Voilà pourquoi je qualifie cette interprétation d’humaniste. (…) C’est le droit du travailleur de dénoncer des conditions malsaines de travail sans risquer son emploi. C’est le droit du citoyen de dire ses opinions politiques sans craindre pour sa sécurité ou sa vie. (…)

 

« Dans le cas plus précis qui nous occupe actuellement à Montréal au sujet de l’affichage, il m’apparaît que le manque de rigueur dans la définition du concept de liberté d’expression atteint des proportions caricaturales. (…)

 

« Si on pose le problème selon l’interprétation humaniste de la liberté d’expression, vous aurez toutes les difficultés du monde à faire admettre en cour que les commerçants du sexe sont en train, lorsqu’ils affichent publiquement des femmes nues, d’utiliser un droit de parole leur permettant de dénoncer publiquement une injustice dont ils sont victimes de la part d’un oppresseur. S’ils voulaient réellement se faire les champions de ce type de liberté d’expression, ils auraient à coeur de déclarer, par exemple, que dorénavant toutes leurs employées pourront parler librement de leurs conditions de travail et discuter de leur salaire sans jamais craindre quelque forme de représailles ou de chantage.
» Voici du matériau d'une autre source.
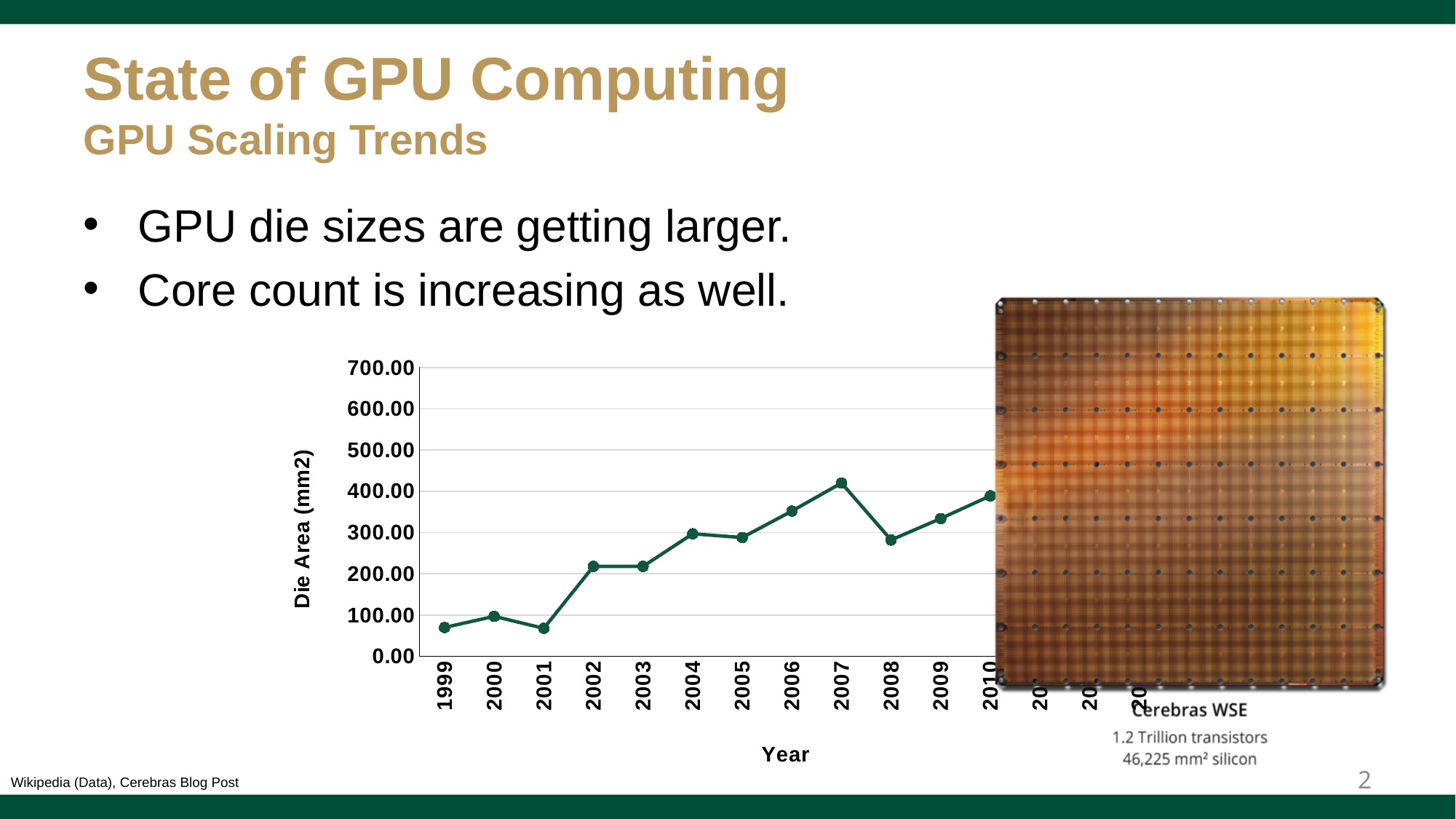
Which year has a larger die area, 2000 or 2002? 2002 Which year has a larger die area, 2007 or 2008? 2007 What kind of chart is shown on the slide? line chart Overall, does the die area rise or fall from 1999 to 2010? rise What is the label of the horizontal axis of the chart? Year What is the label of the vertical axis of the chart? Die Area (mm2) Is the die area for 2001 greater or less than 200.00? less Is the die area for 2006 greater or less than 300.00? greater Is the die area for 2007 greater or less than 300.00? greater Among the years 1999 to 2010, which year has the highest die area? 2007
Mais j’ai l’impression que dans ce cas leur nouvel engouement pour les droits fondamentaux risquerait de s’estomper assez rapidement… »

 

1 Nous remercions Mme Monica Matte, chargée de cette section du document de la F.F.Q., pour sa collaboration à nous fournir les renseignements pertinents.

2 Les citations ci-dessus proviennent de l’article de Danièle Rochette, « L’érotisme réglementé », La Gazette des femmes, Québec, Vol. 13, no 4, nov.-déc. 1991, p.8.

3 La Presse, Montréal, le 15 avril 1991.